BEGIN

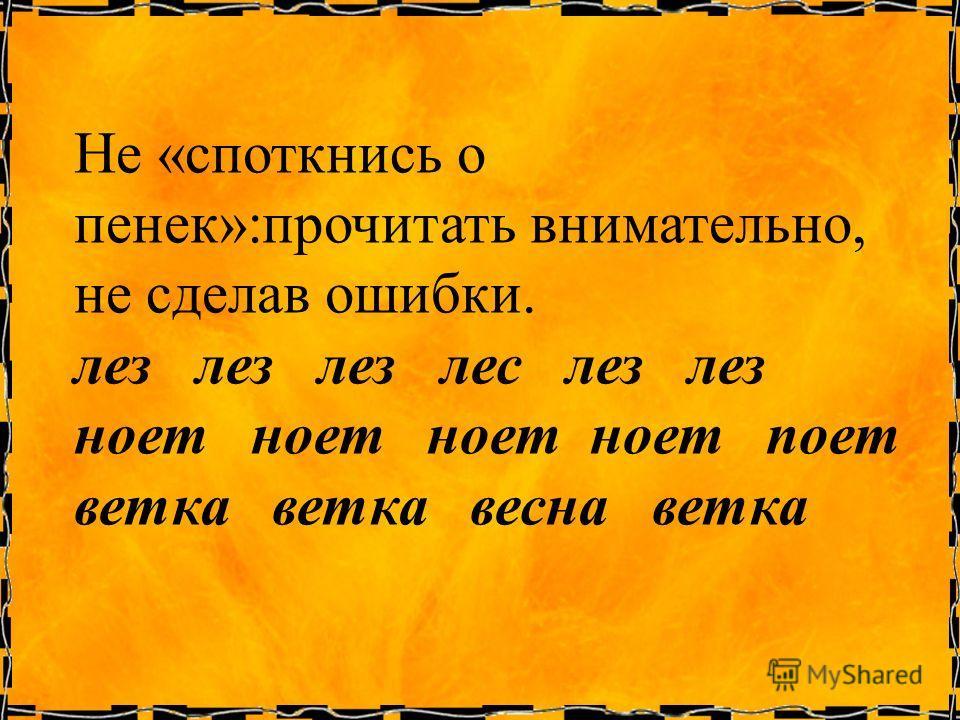 Не «споткнись о пенек»:прочитать внимательно, не сделав ошибки. лез лез лез лес лез лез ноет ноет ноет ноет поет ветка ветка весна ветка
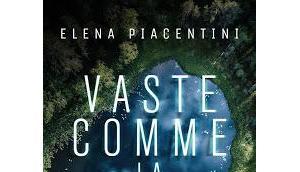 Chronique Vaste comme nuit Elena Piacentini (Fleuve)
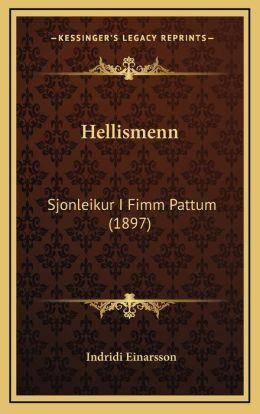 Hellismenn: Sjonleikur I Fimm Pattum (1897)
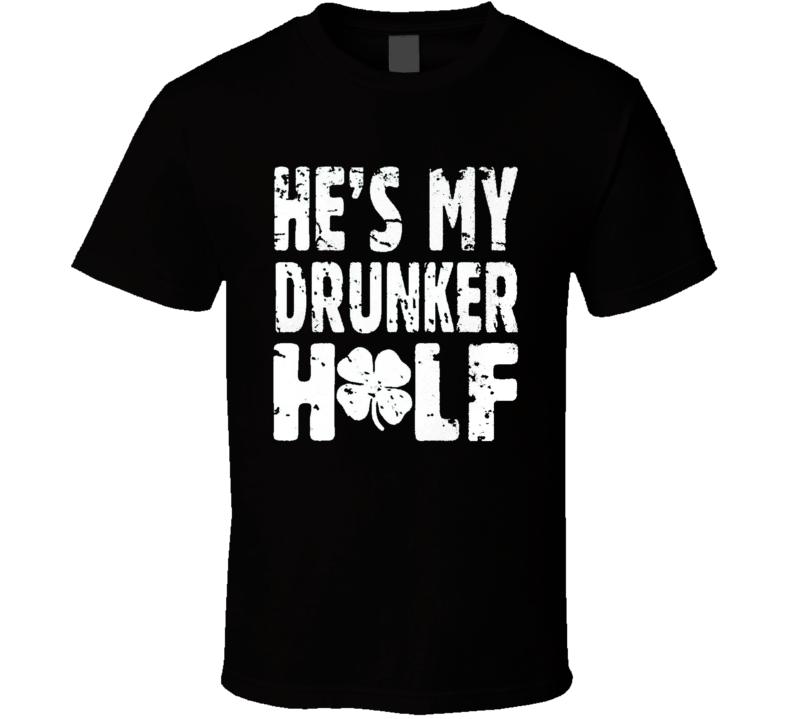 He's My Drunker Half Funny Beer Lover St Patricks Day Ladies T Shirt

END

- Exercise prompt:
Produce an exact copy of the lines from the line containing "Hellismenn: Sjonleikur I Fimm Pattum (1897)" to the end of the material, both ends included, and omit every picture.

- Response for this exercise:
 Hellismenn: Sjonleikur I Fimm Pattum (1897)
 He's My Drunker Half Funny Beer Lover St Patricks Day Ladies T Shirt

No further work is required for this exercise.